Nicotine cravings hit harder than people imagine

The nicotine in cigarettes is just as addictive as hard drugs. Unsurprisingly, when many smokers try to wean themselves off cigarettes, their dependency on nicotine manifests in the form of cravings. For most smokers, the pressure of nicotine cravings is all too familiar – they’re like a psychological bungee cord that yanks those who try to quit back towards their lighters.

Now, a simple study published in Psychological Science suggests that while smokers are familiar with cravings, they drastically underestimate their impact if they aren’t actually experiencing them at the time.


The researchers describe this inability to predict the future as a “cold-to-hot empathy gap”. When people aren’t in the grip of cravings (when they are “cold”), they can’t foresee how they will feel when the cravings return (when they are “hot”). The same processes also apply to hunger, sexual desire or drug addiction.

To test people’s ability to predict their own cravings, the team recruited about 100 smokers, who all smoked at least 10 cigarettes a day and were not interested in quitting. They divided them into two groups – a “hot” group and a “cold” one.

The “hot” group were asked to abstain from smoking for 12 hours before the session (and the researchers checked that they had done this with a breath test). They were given a cigarette and asked to light it but to refrain from smoking it. The “cold” group were allowed to smoke right up to the start of the experiment and they were just asked to hold up a roll of tape rather than a cigarette.

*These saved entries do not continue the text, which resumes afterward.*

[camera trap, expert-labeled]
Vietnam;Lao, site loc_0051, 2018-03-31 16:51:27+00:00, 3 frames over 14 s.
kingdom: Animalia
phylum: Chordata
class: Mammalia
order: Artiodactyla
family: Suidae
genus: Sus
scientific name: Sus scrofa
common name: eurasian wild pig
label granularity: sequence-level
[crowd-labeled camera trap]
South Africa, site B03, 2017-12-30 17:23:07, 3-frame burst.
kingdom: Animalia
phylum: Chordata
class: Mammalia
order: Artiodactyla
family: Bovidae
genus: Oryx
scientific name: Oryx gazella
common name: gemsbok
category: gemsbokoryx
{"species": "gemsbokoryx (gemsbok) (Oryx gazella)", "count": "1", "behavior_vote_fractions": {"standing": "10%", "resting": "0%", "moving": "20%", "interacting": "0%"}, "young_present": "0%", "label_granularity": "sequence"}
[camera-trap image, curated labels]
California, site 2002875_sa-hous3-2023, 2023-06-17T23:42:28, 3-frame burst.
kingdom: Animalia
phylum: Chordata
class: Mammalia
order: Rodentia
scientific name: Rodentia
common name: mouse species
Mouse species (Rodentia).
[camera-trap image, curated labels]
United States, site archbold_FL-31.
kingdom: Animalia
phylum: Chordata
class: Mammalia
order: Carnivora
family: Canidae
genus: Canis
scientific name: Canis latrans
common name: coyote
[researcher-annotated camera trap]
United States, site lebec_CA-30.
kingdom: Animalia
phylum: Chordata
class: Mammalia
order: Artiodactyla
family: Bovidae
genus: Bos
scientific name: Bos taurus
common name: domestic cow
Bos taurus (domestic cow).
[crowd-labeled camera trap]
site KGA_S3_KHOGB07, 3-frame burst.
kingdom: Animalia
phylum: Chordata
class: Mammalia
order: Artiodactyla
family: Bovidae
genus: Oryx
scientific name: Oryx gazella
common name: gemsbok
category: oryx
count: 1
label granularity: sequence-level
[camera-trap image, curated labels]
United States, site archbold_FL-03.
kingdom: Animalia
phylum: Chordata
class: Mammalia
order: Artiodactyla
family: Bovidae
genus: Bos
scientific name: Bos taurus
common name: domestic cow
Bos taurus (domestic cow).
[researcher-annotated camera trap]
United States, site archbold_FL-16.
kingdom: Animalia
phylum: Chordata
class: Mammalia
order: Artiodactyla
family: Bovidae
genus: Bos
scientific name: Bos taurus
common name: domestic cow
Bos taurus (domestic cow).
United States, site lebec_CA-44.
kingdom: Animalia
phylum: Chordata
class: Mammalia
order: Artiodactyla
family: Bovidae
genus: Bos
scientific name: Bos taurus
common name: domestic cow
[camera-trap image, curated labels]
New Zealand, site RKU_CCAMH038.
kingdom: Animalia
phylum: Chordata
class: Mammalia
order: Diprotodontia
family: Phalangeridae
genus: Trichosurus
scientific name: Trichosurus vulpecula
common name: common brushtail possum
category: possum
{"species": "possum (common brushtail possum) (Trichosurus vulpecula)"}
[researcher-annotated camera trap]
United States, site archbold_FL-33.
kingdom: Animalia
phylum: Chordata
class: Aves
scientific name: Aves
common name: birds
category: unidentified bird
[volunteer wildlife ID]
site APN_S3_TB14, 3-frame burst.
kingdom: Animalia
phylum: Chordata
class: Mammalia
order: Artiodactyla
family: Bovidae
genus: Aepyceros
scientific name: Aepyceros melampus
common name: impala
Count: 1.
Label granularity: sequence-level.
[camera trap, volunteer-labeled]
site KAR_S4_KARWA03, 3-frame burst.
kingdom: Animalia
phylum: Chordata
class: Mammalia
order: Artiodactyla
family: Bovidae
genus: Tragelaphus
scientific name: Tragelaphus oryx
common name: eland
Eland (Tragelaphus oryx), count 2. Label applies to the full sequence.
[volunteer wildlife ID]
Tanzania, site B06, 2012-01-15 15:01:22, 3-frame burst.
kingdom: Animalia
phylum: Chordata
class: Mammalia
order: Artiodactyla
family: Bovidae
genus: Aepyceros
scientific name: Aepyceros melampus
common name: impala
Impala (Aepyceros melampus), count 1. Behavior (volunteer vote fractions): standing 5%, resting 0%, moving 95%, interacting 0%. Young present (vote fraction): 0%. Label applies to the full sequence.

Both groups were then told that in the second session, they would all be asked to avoid smoking for 12 hours beforehand and then hold a lit cigarette without smoking it. In short, they would all be “hot”. They were also told that in this future scenario, they would be offered some money if they would be willing to delay smoking their cigarette.

Their task was to gaze into the future and tell the experimenters how much money it would take to convince them to delay smoking for an extra five minutes. And once the second session actually kicked off, all the volunteers were given a chance to revise their earlier estimates.

As predicted, people who were cold in the first session ended up asking for more money than they had originally guessed, in order to delay their puff. Because they hadn’t been experiencing cravings in the first session, they had underestimated how strongly they would want to smoke in the second session.

The volunteers who were hot in both sessions did nothing of the sort and in fact, they slightly reduced the amount of money they asked for. That suggests that they remembered from the first time around how hard they would find it to resist, and needed less incentive to hold off.

What does it mean?

Studies like this have strong implications for people who are trying to quit. Most people make the big decision when they aren’t yearning for cigarettes, which is exactly when they are worst at predicting how powerful their cravings will be. As a result, people who are trying to quit could also underestimate the influences of external factors in triggering their cravings, such as smoke wafting by them at a bus stop or the sight of a friend lighting up.

This “cold-to-hot” gap could also affect non-smokers, who may be tempted to try a cigarette after underestimating their addictive potential. After all, if smokers themselves find it difficult to appreciate their own cravings, what chance do non-smokers have if they have never touched a cigarette before?